§ **Source**
+--
July 17, 2016
9th Sunday after Pentecost
Rev. Dinah Haag, preaching
Abbott said, “Do you have any two-watt, 4-volt light bulbs?” Costello said, “For what?” Abbott said, “No, two.” Costello said, “Two what?” Abbott said, “Yes.” Costello said, “No.’
Little five year old Ole asked his mother if he could sleep with jumper cables under his pillow - because what five year old doesn’t ever ask that question? Ole’s mother said, “Okay, but you have to promise not to start anything.”
I was reading my hometown paper this week, and I noticed a couple things. In the section from the Sheriff’s department, it had an little blurb about an engineer that was putting sea water in his batteries without the boss knowing. He was arrested for salt-in-battery, but even though the charge wouldn't hold up, he is sitting in his cell serving two current sentences. I will say it again, Litchfield, MN was a great place to grow up! The other paper item was way at the bottom of the politics section. It said, “After suffering weak gain at the poles, the National Transistor Party has been trying to energize their base.
+--
§ **Dataset entries**
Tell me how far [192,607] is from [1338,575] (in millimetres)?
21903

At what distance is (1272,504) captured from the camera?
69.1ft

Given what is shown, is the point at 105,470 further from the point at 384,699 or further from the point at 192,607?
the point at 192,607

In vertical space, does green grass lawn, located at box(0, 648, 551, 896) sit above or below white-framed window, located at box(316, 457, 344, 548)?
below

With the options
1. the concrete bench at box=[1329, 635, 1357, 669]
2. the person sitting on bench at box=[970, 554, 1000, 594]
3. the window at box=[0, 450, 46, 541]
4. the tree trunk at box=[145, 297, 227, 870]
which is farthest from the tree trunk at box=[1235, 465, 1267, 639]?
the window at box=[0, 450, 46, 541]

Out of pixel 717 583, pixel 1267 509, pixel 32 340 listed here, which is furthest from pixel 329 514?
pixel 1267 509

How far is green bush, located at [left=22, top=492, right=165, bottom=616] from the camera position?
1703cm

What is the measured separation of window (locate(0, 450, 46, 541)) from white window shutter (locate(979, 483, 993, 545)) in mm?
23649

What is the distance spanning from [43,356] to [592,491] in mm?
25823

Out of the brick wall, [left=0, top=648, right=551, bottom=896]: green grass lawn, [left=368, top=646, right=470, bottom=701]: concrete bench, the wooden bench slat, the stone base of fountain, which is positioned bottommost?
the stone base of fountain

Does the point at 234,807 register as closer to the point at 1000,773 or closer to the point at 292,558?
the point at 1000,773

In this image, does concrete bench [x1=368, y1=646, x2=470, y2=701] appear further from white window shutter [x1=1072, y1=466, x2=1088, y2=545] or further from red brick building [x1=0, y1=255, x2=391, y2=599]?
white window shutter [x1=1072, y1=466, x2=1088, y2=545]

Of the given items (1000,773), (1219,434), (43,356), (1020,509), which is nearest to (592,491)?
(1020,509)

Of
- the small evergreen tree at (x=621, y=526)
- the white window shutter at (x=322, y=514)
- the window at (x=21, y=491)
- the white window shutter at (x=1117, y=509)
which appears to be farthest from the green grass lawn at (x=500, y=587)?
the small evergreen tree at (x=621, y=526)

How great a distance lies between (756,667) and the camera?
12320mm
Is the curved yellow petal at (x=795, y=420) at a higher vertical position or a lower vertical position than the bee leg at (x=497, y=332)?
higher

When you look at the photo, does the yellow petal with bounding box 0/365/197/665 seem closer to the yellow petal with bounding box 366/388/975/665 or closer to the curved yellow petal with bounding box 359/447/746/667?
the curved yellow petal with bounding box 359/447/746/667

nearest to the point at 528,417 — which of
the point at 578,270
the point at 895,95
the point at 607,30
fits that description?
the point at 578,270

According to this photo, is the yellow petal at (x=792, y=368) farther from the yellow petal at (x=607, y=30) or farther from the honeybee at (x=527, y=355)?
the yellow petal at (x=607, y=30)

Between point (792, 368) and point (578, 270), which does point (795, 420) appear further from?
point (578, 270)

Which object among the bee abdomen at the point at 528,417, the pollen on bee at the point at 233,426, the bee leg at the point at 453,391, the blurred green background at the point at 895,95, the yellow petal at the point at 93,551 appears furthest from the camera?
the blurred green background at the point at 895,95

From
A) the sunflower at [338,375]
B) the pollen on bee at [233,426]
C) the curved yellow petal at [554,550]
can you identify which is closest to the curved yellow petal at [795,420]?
+--
Copy out the sermon between "I was reading" and "energize their base.", inclusive, swapping "sea water" for "ocean water".

§ **Expected output**
I was reading my hometown paper this week, and I noticed a couple things. In the section from the Sheriff’s department, it had an little blurb about an engineer that was putting ocean water in his batteries without the boss knowing. He was arrested for salt-in-battery, but even though the charge wouldn't hold up, he is sitting in his cell serving two current sentences. I will say it again, Litchfield, MN was a great place to grow up! The other paper item was way at the bottom of the politics section. It said, “After suffering weak gain at the poles, the National Transistor Party has been trying to energize their base.